REQUESTS –
1. In the article on the RadLAX ruling below, condense the paragraph beginning "In a significant victory for secured creditors" into a shorter version that keeps its main facts.
2. From the article on the RadLAX ruling below, return word for word the passage from "The Court's unanimous" up to and including "important creditor protection.".

TEXT PROVIDED –
---
The Court's unanimous decision in RadLAX Gateway Hotel LLC v. Amalgamated Bank settles dispute over the credit-bid right, retaining this important creditor protection.
In a significant victory for secured creditors, on May 29 the U.S. Supreme Court in RadLAX Gateway Hotel LLC v. Amalgamated Bank, 566 U.S. — (2012), held that a Chapter 11 plan may not be confirmed over the objection of a secured creditor if the plan provides for the sale of the creditor's collateral free and clear of its liens, but does not permit the creditor to credit-bid at the sale. Writing for a unanimous Court, Justice Antonin Scalia delivered the opinion affirming the decision of the U.S. Court of Appeals for the Seventh Circuit in River Road Hotel Partners, LLC v. Amalgamated Bank, 651 F.3d 642 (2011), effectively overruling the contrary decisions of the Third and Fifth Circuits in In re Philadelphia Newspapers, 599 F.3d 298 (3d Cir. 2010), and Bank of New York Trust Co. N.A. v. Official Unsecured Creditors' Committee (In re Pacific Lumber Co.), 584 F.3d 229 (5th Cir. 2009).
---
SUPPLIED INFORMATION –
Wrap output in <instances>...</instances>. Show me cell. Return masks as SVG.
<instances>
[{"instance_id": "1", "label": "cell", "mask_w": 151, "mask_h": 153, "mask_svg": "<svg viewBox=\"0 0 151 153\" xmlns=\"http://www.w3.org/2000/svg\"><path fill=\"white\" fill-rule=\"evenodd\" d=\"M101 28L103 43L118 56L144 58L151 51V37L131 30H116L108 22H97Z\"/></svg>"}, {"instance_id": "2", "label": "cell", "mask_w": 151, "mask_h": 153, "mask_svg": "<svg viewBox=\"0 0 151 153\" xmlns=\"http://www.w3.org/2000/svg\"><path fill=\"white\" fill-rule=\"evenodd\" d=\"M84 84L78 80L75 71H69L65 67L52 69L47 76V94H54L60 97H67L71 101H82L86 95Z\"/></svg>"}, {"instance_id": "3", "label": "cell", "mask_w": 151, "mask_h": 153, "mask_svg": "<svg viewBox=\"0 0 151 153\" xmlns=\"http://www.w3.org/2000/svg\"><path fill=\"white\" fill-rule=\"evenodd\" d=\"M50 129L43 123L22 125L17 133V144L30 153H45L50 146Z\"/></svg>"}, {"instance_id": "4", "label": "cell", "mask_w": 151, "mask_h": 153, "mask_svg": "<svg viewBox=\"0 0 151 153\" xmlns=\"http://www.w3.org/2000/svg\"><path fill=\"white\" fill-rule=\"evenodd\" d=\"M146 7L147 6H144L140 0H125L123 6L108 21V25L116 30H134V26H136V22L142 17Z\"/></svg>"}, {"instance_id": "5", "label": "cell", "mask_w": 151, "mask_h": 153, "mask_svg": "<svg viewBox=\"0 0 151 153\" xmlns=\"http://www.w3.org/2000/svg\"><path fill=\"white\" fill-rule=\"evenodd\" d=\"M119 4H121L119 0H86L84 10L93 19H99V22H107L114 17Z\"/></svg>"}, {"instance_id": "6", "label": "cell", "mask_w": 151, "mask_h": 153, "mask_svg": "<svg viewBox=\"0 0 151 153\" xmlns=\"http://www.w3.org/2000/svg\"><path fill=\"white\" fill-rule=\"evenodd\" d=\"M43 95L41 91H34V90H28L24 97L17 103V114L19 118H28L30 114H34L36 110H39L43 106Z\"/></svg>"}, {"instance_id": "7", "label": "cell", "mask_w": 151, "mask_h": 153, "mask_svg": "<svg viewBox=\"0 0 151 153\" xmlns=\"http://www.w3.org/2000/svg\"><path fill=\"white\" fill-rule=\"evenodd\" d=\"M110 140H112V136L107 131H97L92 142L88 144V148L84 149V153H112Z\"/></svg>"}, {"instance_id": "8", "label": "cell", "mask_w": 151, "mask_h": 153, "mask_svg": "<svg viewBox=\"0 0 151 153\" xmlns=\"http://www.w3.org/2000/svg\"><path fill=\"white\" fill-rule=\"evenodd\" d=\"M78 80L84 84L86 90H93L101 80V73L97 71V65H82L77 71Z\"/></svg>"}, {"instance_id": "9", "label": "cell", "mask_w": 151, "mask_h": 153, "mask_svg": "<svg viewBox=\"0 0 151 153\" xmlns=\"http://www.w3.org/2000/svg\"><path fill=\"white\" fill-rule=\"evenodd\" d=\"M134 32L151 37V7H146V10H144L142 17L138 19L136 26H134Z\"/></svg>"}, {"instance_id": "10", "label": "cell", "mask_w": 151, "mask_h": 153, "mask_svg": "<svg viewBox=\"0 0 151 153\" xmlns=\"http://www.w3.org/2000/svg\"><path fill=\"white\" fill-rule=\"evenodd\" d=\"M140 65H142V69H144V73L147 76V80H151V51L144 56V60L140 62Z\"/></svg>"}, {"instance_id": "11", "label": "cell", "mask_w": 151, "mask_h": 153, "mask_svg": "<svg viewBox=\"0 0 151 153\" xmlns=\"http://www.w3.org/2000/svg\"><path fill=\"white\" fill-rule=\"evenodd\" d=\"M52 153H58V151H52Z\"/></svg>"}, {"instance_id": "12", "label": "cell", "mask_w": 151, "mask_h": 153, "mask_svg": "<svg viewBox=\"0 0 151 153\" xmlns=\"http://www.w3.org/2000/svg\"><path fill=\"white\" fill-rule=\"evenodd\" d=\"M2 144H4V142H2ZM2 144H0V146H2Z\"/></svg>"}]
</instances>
---
THE ANSWERS –
1. On May 29, 2012, in RadLAX Gateway Hotel LLC v. Amalgamated Bank, the U.S. Supreme Court held that a Chapter 11 plan cannot be confirmed over a secured creditor's objection if it sells the creditor's collateral free and clear of its liens without letting the creditor credit-bid. Justice Antonin Scalia wrote for a unanimous Court. The opinion affirmed the Seventh Circuit's ruling in River Road Hotel Partners, LLC v. Amalgamated Bank. It effectively overruled the contrary Third Circuit decision in In re Philadelphia Newspapers and the Fifth Circuit decision in In re Pacific Lumber Co.

2.
The Court's unanimous decision in RadLAX Gateway Hotel LLC v. Amalgamated Bank settles dispute over the credit-bid right, retaining this important creditor protection.